Basic data compression to save watch memory use.

Good morning everyone, 

In one of my applications I have a very large array that is full of float values,  ( up to around 150 float values ), and I would like to convert each array float into a 4 digit  value ( always with two decimal places, and allways with value less that 99, and always an integer ), and then combine several of the array values into a single number. 

For example [1.2344667,24.565544,32.342354,77.3424234]   would become 0123245732347734

My array of 150 float values, would then become an array of 33 numbers..... and I could have lots of these arrays.

I need to retain accuracy with the number, so my question is how many of these 4 digit, non signed , non decimal  numbers should I be able to group and store as non signed integers?

I might have for example, 200 arrays each with 150 values, and the watch memory cannot cope with that number of vlaues.

  • You'll need to add the code that uncompresses them, and the uncompressed values will also be in the memory, so I'm not sure how much you'll really save. Do you want to be able to keep only 1 array of 150 floats in the memory uncompressed, and as much as possible of these arrays?

    You might also be able to put them as json in the resources, thus they are not in the memory, and you load them on demand. That might save you lots of coding of this "decompressor".

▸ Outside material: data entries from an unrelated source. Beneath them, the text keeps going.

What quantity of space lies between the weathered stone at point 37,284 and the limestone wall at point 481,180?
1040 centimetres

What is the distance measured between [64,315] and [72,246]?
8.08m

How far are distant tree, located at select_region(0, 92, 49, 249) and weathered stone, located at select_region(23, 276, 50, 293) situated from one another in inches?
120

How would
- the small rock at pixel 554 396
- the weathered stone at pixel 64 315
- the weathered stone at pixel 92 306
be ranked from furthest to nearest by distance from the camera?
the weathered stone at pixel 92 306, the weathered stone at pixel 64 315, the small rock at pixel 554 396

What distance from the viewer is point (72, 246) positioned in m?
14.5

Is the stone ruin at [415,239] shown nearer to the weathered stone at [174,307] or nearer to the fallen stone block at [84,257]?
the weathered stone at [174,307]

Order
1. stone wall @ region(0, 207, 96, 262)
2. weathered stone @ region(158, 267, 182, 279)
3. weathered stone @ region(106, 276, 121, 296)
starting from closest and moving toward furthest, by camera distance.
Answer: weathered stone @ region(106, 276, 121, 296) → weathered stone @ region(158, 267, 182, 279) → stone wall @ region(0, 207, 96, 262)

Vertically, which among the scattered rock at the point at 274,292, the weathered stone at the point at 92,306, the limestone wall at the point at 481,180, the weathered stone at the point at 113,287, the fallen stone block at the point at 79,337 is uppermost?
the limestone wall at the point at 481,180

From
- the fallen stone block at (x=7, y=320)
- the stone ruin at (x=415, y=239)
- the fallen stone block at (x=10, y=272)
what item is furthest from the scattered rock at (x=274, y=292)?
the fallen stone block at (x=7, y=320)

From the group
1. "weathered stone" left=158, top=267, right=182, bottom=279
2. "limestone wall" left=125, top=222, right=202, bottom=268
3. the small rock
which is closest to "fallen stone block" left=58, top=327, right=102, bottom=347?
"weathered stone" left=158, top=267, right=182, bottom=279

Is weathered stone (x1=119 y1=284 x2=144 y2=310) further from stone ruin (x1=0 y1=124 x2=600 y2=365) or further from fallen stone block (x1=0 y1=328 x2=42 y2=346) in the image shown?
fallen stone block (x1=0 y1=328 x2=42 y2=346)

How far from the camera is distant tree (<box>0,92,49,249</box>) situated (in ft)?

    But if you really want to compress then what you can do is either BCD (https://en.wikipedia.org/wiki/Binary-coded_decimal) or maybe even slightly more compressed fixed point fractional (https://en.wikipedia.org/wiki/Fixed-point_arithmetic)

  • Or save them as byte arrays,  Two bytes for something like 123.45 (byte 1 is 123, byte 2 is 45).  Not much work to save in the array or restore. 150 values, 300 bytes, vs 600 bytes for 150 floats

  • Well...... this is what I was thinking..

    Current data example :0.000000, -0.000143, 0.000803, 0.003856, 0.009837, 0.019554, 0.033733, 0.053033, 0.077965, 0.109072, 0.146944, 0.192127, 0.244890, 0.305228, 0.372911, 0.447520,  ...   

    Times by 10, make 4 digit integeter .... **original value will always be less than 40.00

    0000,0000,0000,0000,0001,0002,0003,0005,0008,0011,0015,0019,0023,0030,0037,0045

    Combine 5 x integers below 4000 into a long integer

    0000 0000 0000 0000 0001,0002 0003 0005 0008 0011,00150019002300300037,    0045

    Array was 16 floats, array will now be 4 longs. Typically most of my array data will be 60 to 100 values, which should reduce to an array with long integers of (12 to 20) size.

    I can then fairly easily convert that back to the original value in the original order. but I may have a single array on the watch, that contains up to 300 of these smaller arrays ( 12 to 20 ) size.

    My original values I don't care about + or - and, only interested in preserving 2 decimal places, and the biggest original value will be less than 40, which means I should be able to jam in 5 sets of 4 numbers, below 4000? into 60 bytes? so within the long integer size limit.

    I am only storing this data, to be sent to a website when the watch has connectivity.  and then de-parsed on the webserver.  My applications are very memory intensive allready, is this strategy reasonable, or is there a better way, or a way that does not count as app memory use on the stack when not in contact with WIFI or BLE ... stored on the watch somehow?  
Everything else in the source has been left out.